**Records of spatial reasoning questions**
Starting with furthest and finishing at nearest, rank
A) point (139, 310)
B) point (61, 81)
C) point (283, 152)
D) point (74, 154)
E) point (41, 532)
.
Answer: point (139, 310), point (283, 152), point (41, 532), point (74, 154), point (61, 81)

**EXERCISE REQUIREMENTS**
Write out all the records above again, substituting "farthest" for "furthest" and leaving everything else unchanged.

**OUTPUT FOR THIS EXERCISE**
Starting with farthest and finishing at nearest, rank
A) point (139, 310)
B) point (61, 81)
C) point (283, 152)
D) point (74, 154)
E) point (41, 532)
.
Answer: point (139, 310), point (283, 152), point (41, 532), point (74, 154), point (61, 81)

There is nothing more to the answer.